Control of real estate can be taken in two ways. One is to take permanent control i.e. take the ownership of the property. This has its own advantages as this allows for capital appreciation and also eliminates the need to pay rent in the future. On the other hand, one can pay rents and use the property as and when they require. Now, which of these decisions makes better sense as compared from a personal finance point of view is what is included in the rent vs. buy decision. This article provides a description of the rent vs. buy decision.
Compare Annual Expenses
The average person has the tendency to think of home buying as an emotional decision. Then, also there is the conventional wisdom out there, which claims that buying is always better than renting. However, when it comes to sophisticated real estate investors or pretty much anyone who’s concerned about how their money is being spent, the conventional wisdom does not hold true.
Instead, it is advisable to think about whether it is more profitable to buy a given house or would it make more economic sense to rent a house. The trick here is to compare the annual expenses. Pay careful attention to the word “expenses”. We are not comparing cash flows. Instead, we are comparing expenses.
When we buy a house, we have a mortgage to pay. The mortgage is made up of two components. One of those components is interest, and the other is principal. The interest component is purely an expense. Simply put it is money that is leaving your pocket today and the money that you will never see at a future date. Hence, this is the amount that we will use in our calculation. On the other hand, the principal component of the mortgage payment is your savings. Hence, it is like taking money out of one pocket and then putting it into another pocket. Since this money is savings, we will not include this in our calculation.
Hence, our expenses for owing the house will include interest (after deducting tax shield), property taxes, insurance and maintenance. This would be the amount of money that is consumed during the period.
On the other hand, the expenses pertaining to rent are pretty simple and straightforward. Firstly, there might be a one-time expense of paying a deposit to the landlord. However, this is not an expense it is just an interest-free loan as one will receive the same money back when vacating the house. Apart from that, there is also the monthly rental that has to be paid. Some people also factor in the opportunity cost of the down payment that has to be made to acquire a house. This means that if you did not buy a house, you would end up earning a certain amount of interest from your down payment money. This must be reduced from your monthly rental.
Hence, a basic version of the rent vs. buy decision would be to compare the annual expenses that would arise as a result of either buying or renting the house.
Future Annual Expenses
Also, it needs to be understood that neither buying nor renting are one-day decisions.

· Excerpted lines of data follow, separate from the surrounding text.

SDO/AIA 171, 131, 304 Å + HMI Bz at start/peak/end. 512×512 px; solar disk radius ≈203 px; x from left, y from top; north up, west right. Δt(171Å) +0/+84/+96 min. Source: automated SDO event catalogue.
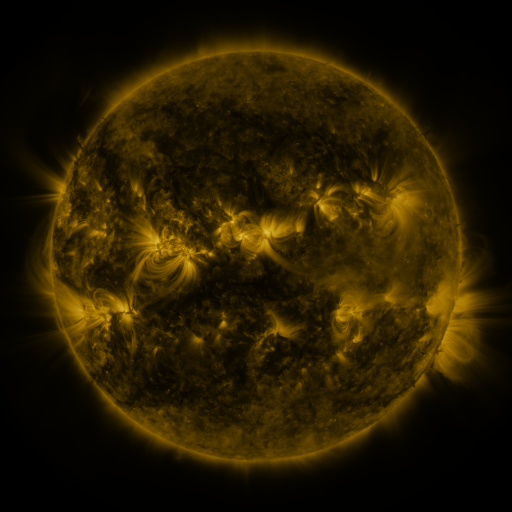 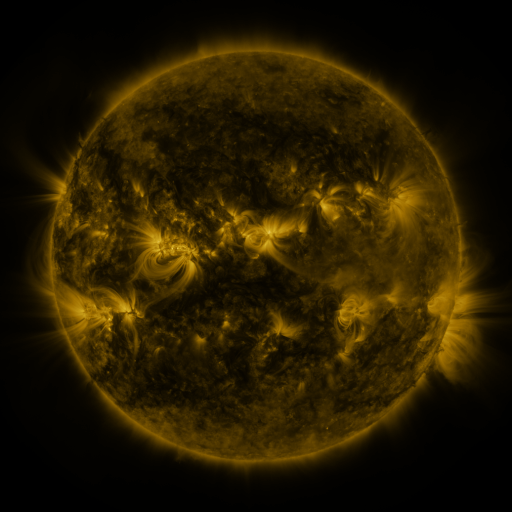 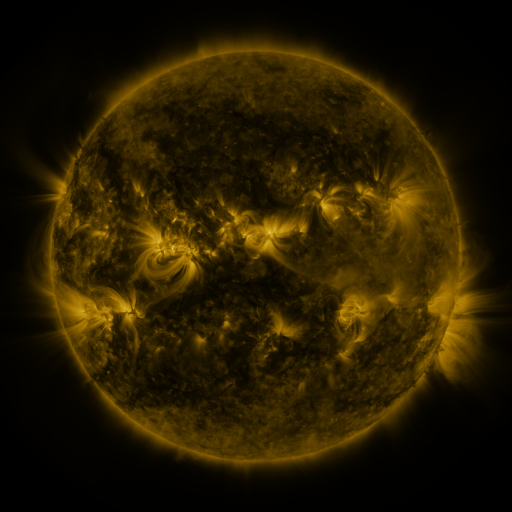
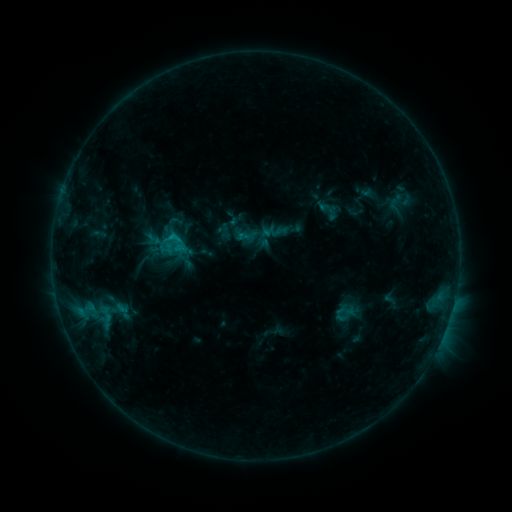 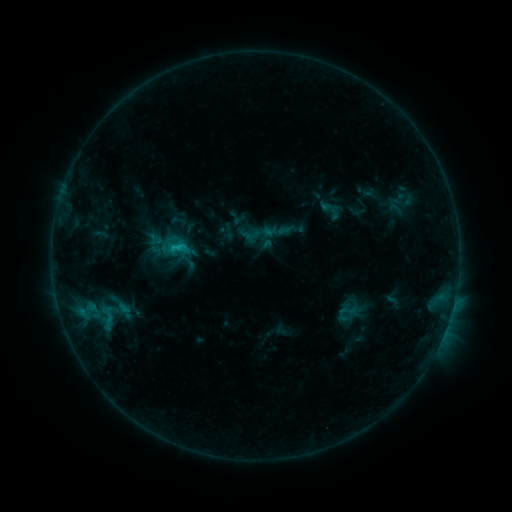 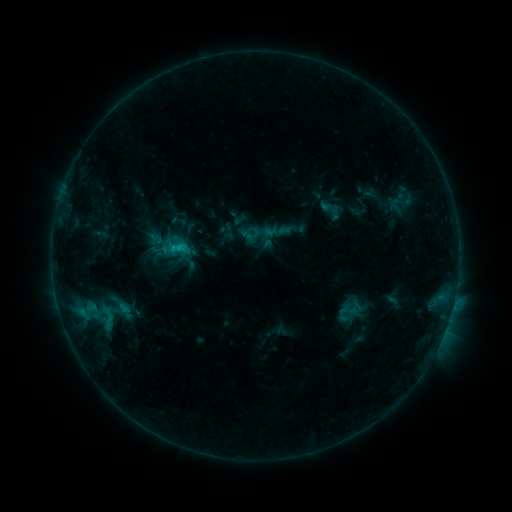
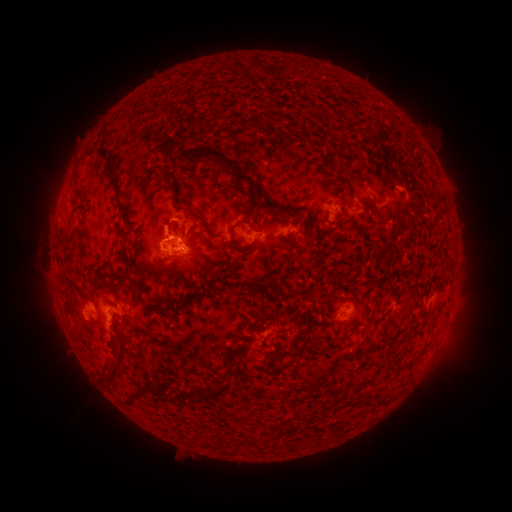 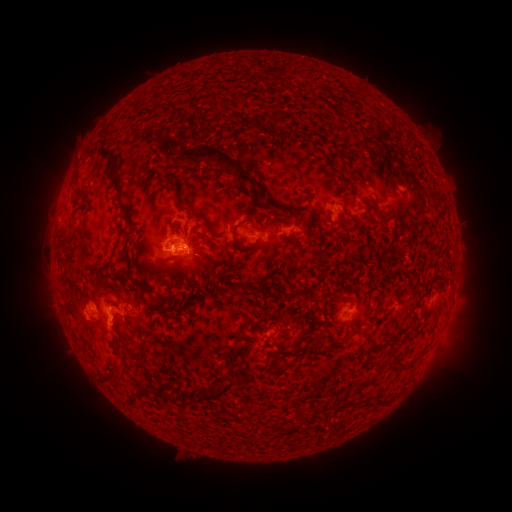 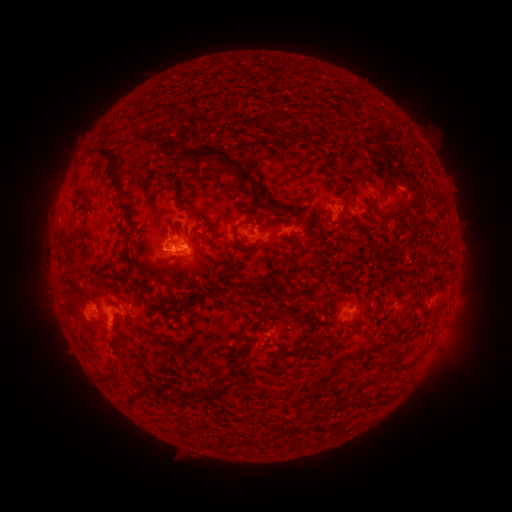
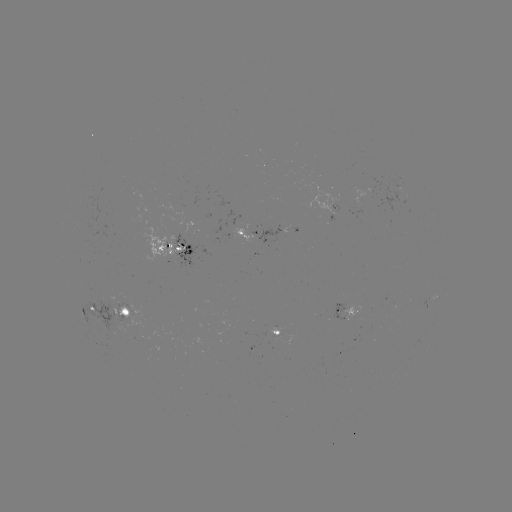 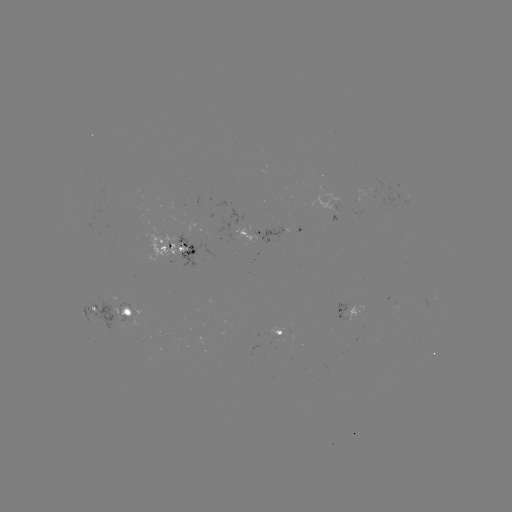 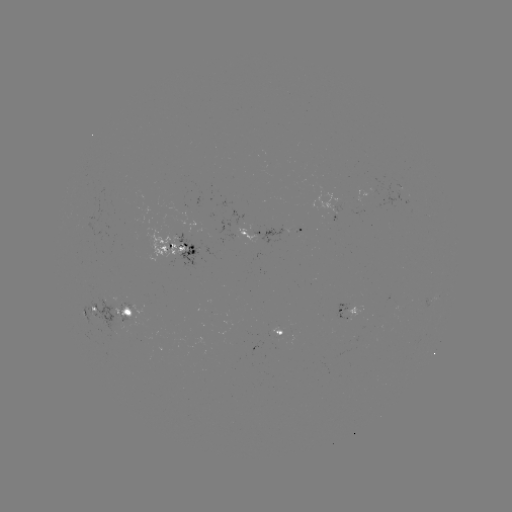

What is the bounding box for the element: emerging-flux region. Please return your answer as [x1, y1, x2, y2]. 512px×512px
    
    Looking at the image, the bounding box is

These decisions require commitment and have to be executed over a period of many years. Therefore, while comparing annual figures is the right thing to do, one must ensure that they do not compare fdata for only the current year. Rather, the cash flow and expense projections should look several years into the future.
This is the part where the rent vs. buy decision gets complicated. This is because the decision is extremely sensitive to the capital appreciation that we assume in the future. If we change the capital appreciation by one percentage point, we would end up changing the net present value by a huge amount, for example $50,000. To top it up, predicting future real estate prices is extremely difficult. Therefore, one needs to be very careful of the future assumptions that one is building into the model as they can literally turn the decision upside down.
The rent vs. buy decision is also dependent on the risk appetite of a given individual. Some people have no qualms with the risk that a mortgage brings along. A mortgage increases the risk because there is interest to be paid and also the investor becomes highly sensitive to price changes in the market. Hence, the personal net worth of an individual can change dramatically if they have a mortgage because mortgage essentially is an extremely leveraged bet.
More risk averse people prefer renting. This is because rents do not fluctuate nearly as wildly as property prices do. Even if the rents do change dramatically in a given neighbourhood, the person has an option to move into a different neighbourhood or even a different city if required!
Stability vs. Flexibility
When we buy real estate, it’s like throwing anchor in a particular place. Our lives become stable. Usually, people decorate their homes based on their preferences and when they own the house they can do so. Also, renting involves frequently moving to different houses periodically. Buying a home cuts out this movement and as such provides stability.
On the other hand, renting provides a person with the flexibility to experiment with different neighbourhoods, different apartment sizes at different costs to see what fits them best. People whose jobs require them to move regularly are also better off renting.
To sum it up, the buy vs. rent analysis is partially financial and partially emotional. The financial part of the analysis is difficult to work out because of the future assumptions. However, one also needs to understand the level of risk and flexibility that they desire before jumping into such a decision.